This autumn, Beaux Arts London presents 4 artists coming together in a mixed exhibition celebrating one of our most treasured resources.
Using natural arboreal material, Anna Gillespie’s unique bronze figures express both the comfort one gains from the natural world and the ability or desire to break free from our human constraints. Her intensely emotional and complex representations of the human form will challenge emotions and convey strong political messages, as well as expressing the artist’s growing concerns about the environment.
Sarah Gillespie is concerned with daily interruptions of life that we often fail to perceive, such as the play of light on water glimpsed through winter branches, or the tangled forms that shadows make in our interconnected natural world. By using a mix of charcoal and ink, the artist makes visible what is often overlooked.
Stephanie Carlton Smith started in glass. She loved to stand at the window, where an ‘honest’ material stood between her and a world of light and opportunities.

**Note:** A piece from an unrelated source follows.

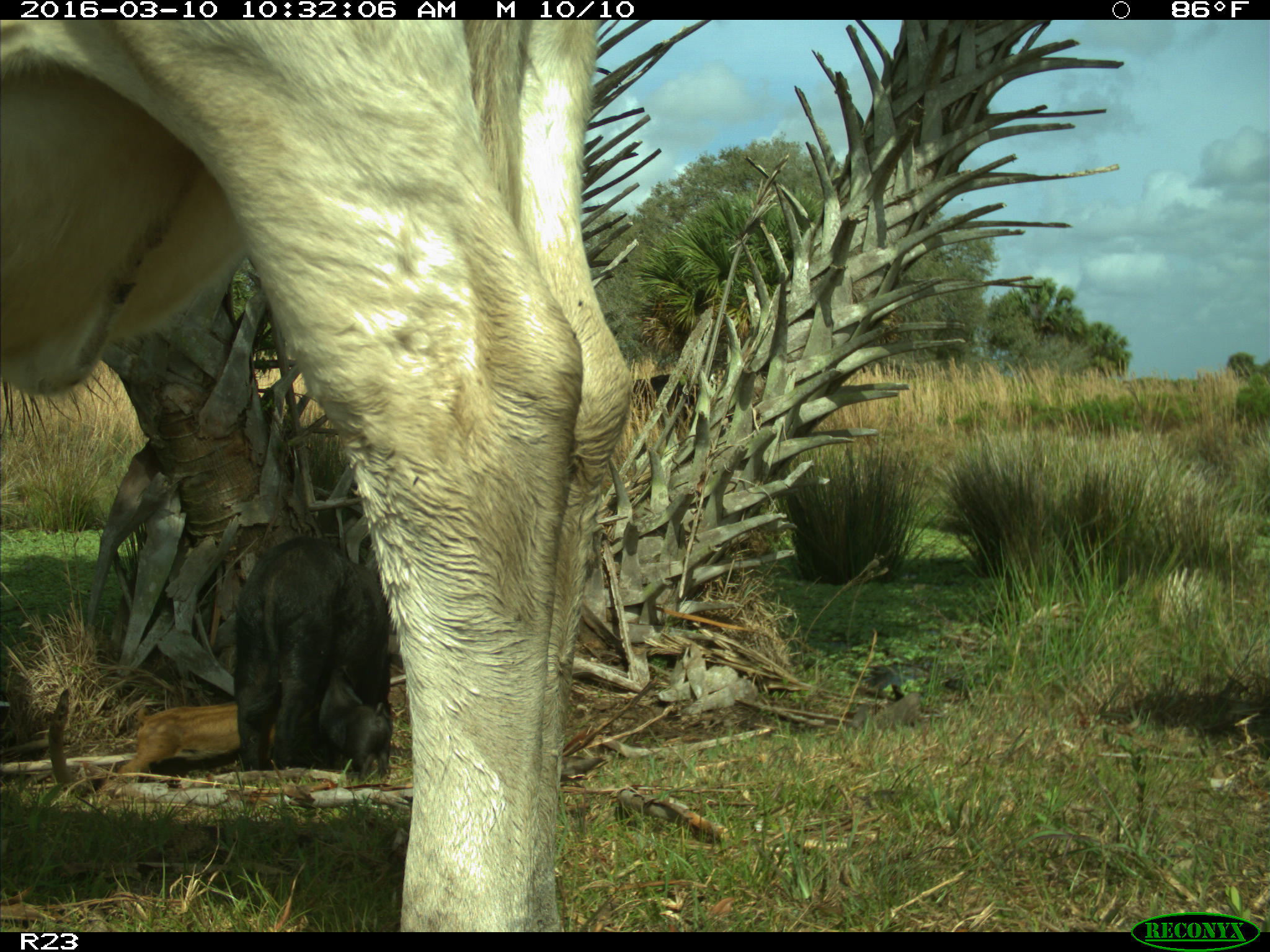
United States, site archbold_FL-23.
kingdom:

Trees have become an important component of her work, and the ‘Tree Series’ are part of an ongoing conversation between humanity and nature on the unconscious and the idea of transformation.
Marilène Oliver works with the precision of medical data to create sculptures and installations, in the hope of understanding who or what the body becomes when it is deconstructed and digitised. Marilène’s work embraces and encompasses digital technologies, traditional print and sculpture, her creations bridging the virtual and the real worlds. Her finished objects, which have been previously described as disturbingly beautiful, are known to be highly provocative, intensely emotional and relevant.